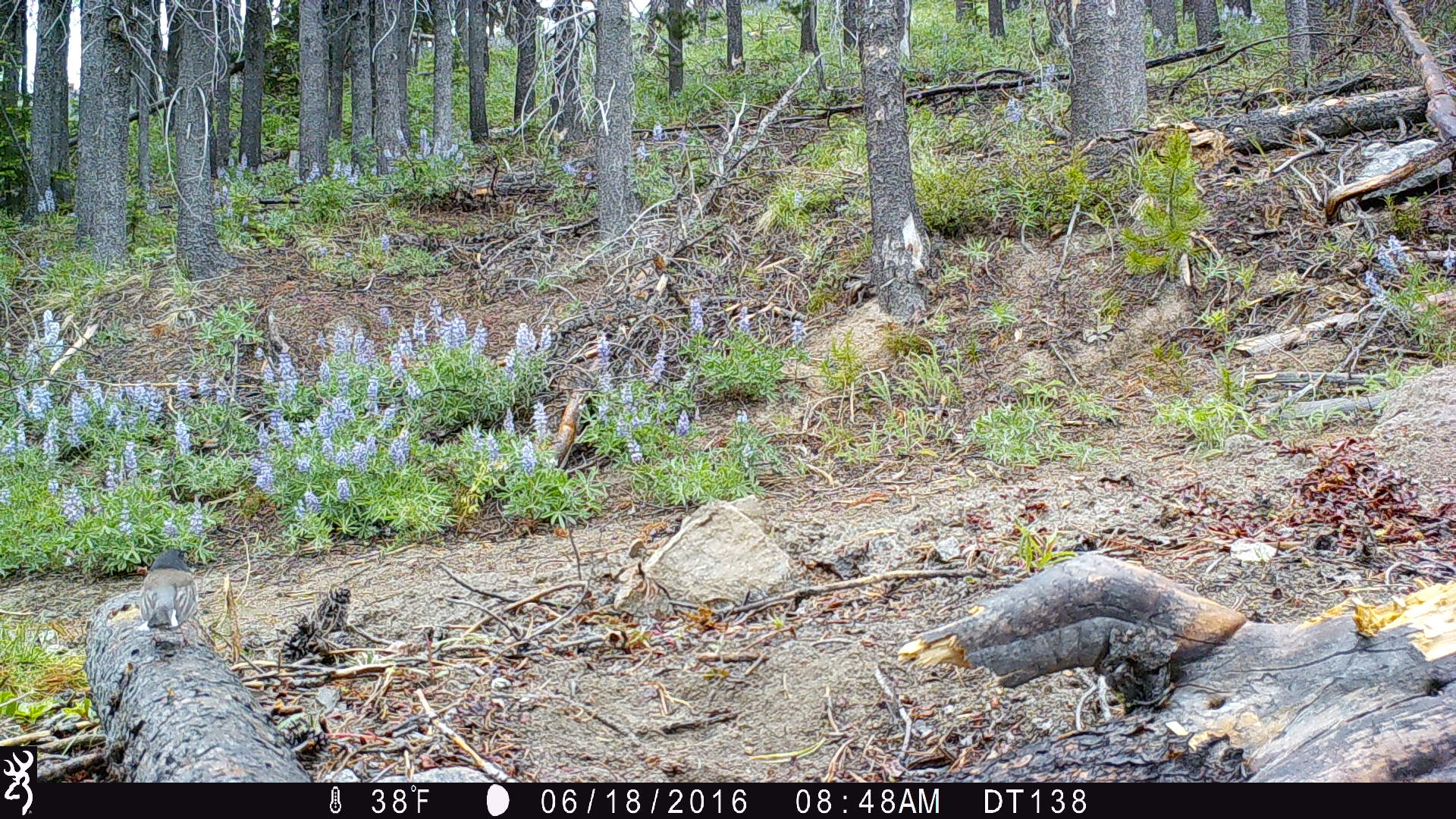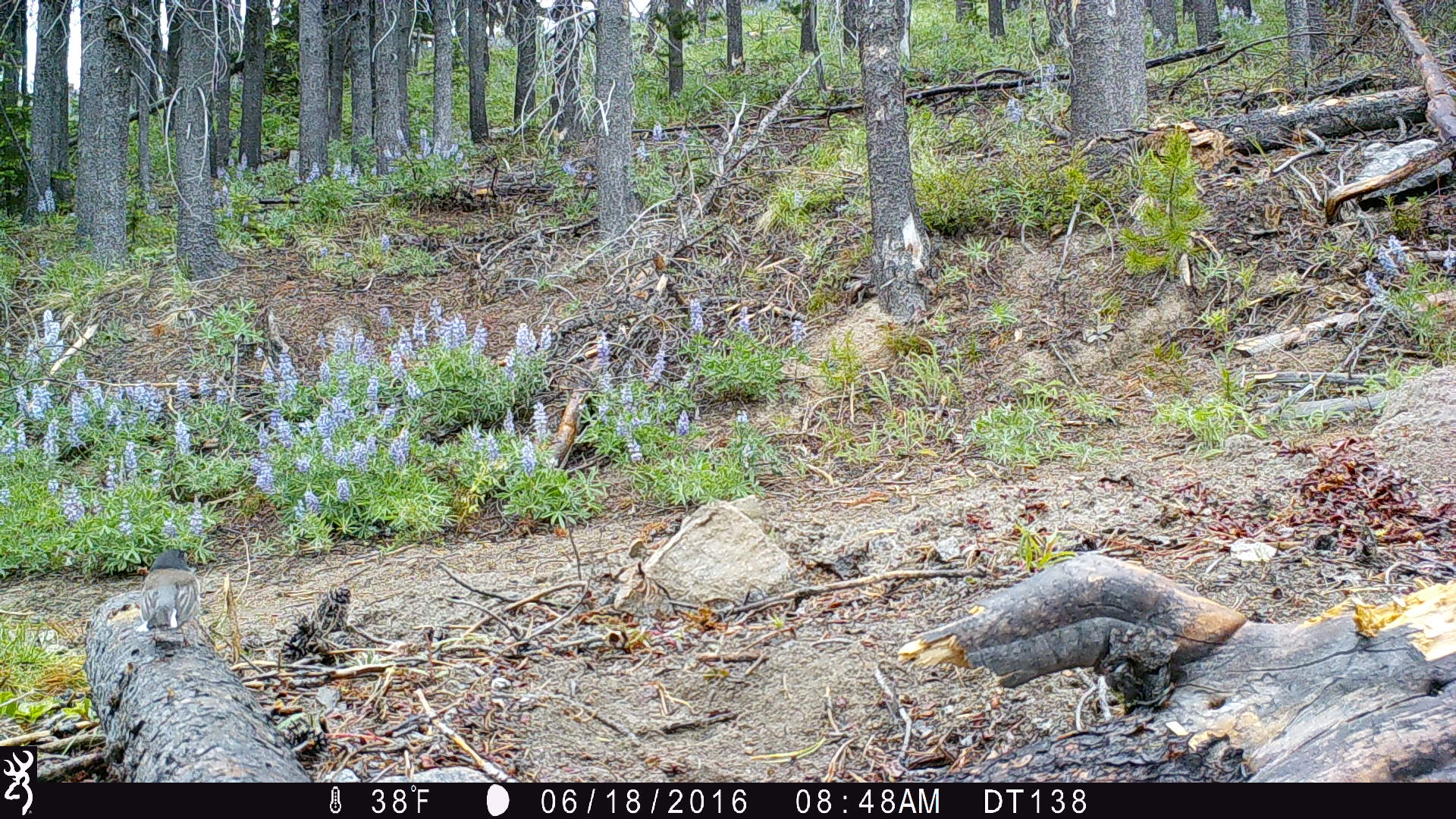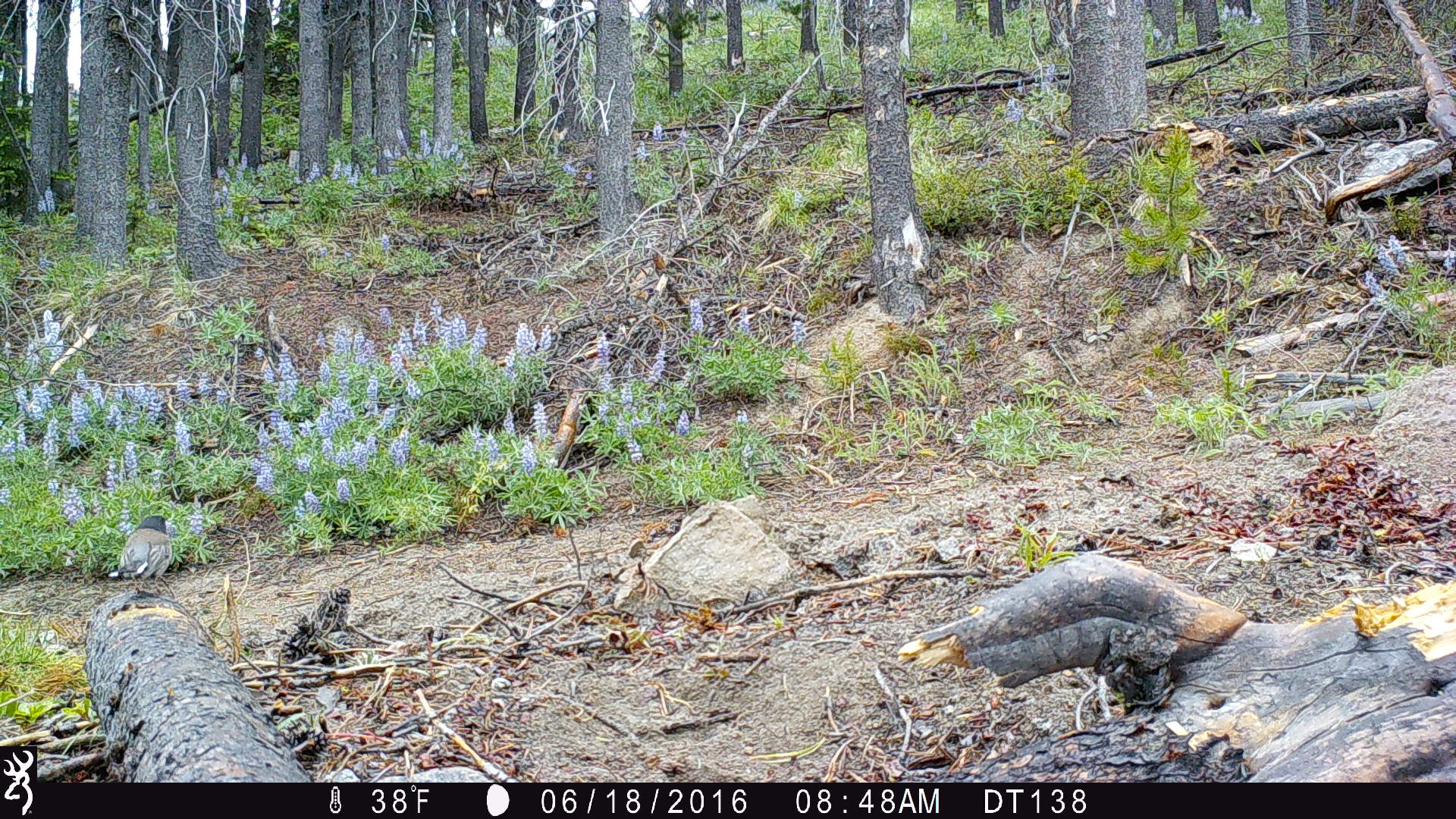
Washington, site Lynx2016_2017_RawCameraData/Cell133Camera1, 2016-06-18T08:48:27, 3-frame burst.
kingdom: Animalia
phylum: Chordata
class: Aves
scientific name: Aves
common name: birds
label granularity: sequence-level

> THE PROBLEM: Only the lines from the one that contains "scientific name: Aves" to the end of the data should be output, exactly as they appear.

> EXERCISE RESPONSE:
scientific name: Aves
common name: birds
label granularity: sequence-level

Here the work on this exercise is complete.